Another of the most popular of the films is oddly-enough timely for today's politics, The Cummington Story. Made in 1945, it told of refuges from Europe coming to the United States when their own country was being overrun by the war, and trying to assimilate with the town where they've been settled. It's notable that the movie doesn't whitewash everything and make it all sweetness-and-light, and shows the difficultly and mistrust the refugees face at first when they arrive.
Also of note is that the score to the film was written by Aaron Copland.
A few days ago, a friend mentioned that an organization she belongs to was going to have Leon Panetta as a speaker. She was planning to go, to hear the former White House Chief of Staff under Bill Clinton, and former CIA director appointed by Barack Obama, among other positions he's held. I asked if I had ever told her about the time I had crossed paths with Panetta, and she said I hadn't. I realized that I hadn't told the story here either -- so with a Democratic Convention, which plays a part in the tale, just a few months away -- it seems as good a time as any.
In 2000, when the Democratic Convention was held in Los Angeles, I had a press pass and covered the event for the Writers Guild of America's magazine, Written By. I spent most of my time on the convention floor, which was wonderful (and from where I saw an absolutely wonderful documentary on the nominee, Al Gore, which alas because of network constraints never got shown on national television), but occasionally, I wandered out into the concourse and strolled around. It was there among the ocean of unrecognizable faces that, at one point, I saw Leon Panetta and, pleased by the unexpected opportunity in front of me, thought it would be nice to ask such an established political figure some questions for my article. I figured that having a quote from someone who was that prominent would add more than a bit of substance to my low-key wanderings and personal observations, and might even impress the editor who no doubt wasn't expecting such a thing, given what I had proposed. But Panetta was occupied by a group who was talking with him in what appeared to be intense conversation, and so I waited.

**Required action**.
According to the provided passage, why did the writer want to ask Leon Panetta some questions for the article? Answer in one to three sentences.

**Data to examine**.
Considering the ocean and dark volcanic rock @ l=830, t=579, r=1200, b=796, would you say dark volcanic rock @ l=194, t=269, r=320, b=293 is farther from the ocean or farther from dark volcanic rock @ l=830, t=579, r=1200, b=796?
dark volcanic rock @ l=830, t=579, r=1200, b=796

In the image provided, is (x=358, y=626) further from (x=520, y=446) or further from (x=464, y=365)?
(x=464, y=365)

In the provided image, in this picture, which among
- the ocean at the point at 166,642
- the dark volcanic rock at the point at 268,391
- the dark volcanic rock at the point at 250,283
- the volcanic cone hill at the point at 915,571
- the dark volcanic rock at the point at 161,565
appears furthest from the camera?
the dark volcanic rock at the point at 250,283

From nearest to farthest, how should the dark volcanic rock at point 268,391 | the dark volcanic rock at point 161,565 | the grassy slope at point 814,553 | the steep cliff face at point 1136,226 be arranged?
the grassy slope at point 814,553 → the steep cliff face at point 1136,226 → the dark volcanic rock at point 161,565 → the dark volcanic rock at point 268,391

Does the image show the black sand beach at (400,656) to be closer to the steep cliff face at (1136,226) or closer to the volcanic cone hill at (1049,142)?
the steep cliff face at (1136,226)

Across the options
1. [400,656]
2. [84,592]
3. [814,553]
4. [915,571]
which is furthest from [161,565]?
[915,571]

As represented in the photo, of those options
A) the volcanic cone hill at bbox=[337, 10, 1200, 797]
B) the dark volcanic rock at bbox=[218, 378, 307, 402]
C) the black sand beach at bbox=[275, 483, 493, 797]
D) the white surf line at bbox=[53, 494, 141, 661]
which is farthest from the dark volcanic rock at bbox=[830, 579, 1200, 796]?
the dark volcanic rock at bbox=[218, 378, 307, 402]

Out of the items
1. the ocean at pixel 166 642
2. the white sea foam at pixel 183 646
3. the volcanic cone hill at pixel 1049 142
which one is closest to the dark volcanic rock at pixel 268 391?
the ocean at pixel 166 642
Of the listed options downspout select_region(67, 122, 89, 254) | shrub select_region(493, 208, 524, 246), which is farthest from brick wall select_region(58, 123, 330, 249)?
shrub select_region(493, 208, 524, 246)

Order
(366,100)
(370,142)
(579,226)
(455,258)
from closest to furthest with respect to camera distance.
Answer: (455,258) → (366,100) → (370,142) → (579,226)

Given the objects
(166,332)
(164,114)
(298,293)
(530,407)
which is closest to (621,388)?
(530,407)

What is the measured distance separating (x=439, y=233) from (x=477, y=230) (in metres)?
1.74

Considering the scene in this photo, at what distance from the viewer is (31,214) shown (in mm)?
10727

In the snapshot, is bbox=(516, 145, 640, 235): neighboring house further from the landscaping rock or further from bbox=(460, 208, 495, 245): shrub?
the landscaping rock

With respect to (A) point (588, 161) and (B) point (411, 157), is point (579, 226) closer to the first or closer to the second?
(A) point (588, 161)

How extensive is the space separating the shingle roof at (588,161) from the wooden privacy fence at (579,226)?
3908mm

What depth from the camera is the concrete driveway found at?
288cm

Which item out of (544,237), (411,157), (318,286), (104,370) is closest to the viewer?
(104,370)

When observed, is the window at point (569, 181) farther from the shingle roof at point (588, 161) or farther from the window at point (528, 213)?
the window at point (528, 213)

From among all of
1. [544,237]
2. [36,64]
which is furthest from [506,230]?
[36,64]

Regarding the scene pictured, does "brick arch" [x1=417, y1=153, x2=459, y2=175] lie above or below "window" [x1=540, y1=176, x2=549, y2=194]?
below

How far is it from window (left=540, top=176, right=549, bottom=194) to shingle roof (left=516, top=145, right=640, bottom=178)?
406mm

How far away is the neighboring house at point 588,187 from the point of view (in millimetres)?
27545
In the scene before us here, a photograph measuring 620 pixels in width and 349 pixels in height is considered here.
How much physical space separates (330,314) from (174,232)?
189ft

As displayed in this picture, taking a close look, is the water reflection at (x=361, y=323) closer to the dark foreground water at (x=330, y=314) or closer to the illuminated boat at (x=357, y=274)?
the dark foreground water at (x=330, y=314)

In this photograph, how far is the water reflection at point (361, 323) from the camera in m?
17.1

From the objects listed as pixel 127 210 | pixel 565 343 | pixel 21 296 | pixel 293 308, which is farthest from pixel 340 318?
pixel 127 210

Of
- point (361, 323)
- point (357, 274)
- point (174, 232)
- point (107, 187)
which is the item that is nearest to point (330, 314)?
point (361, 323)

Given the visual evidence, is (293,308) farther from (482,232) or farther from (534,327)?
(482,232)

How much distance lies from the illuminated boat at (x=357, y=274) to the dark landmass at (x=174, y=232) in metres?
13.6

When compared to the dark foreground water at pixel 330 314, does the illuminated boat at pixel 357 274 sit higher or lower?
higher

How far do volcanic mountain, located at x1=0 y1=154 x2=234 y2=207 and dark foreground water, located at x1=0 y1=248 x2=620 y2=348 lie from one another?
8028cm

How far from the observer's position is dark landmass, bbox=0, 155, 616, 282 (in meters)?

**The answer**.
The writer thought a quote from such a prominent political figure would add substance to an article otherwise made of low-key wanderings and personal observations. The writer also hoped it might impress the editor, who was not expecting anything like that given what had been proposed.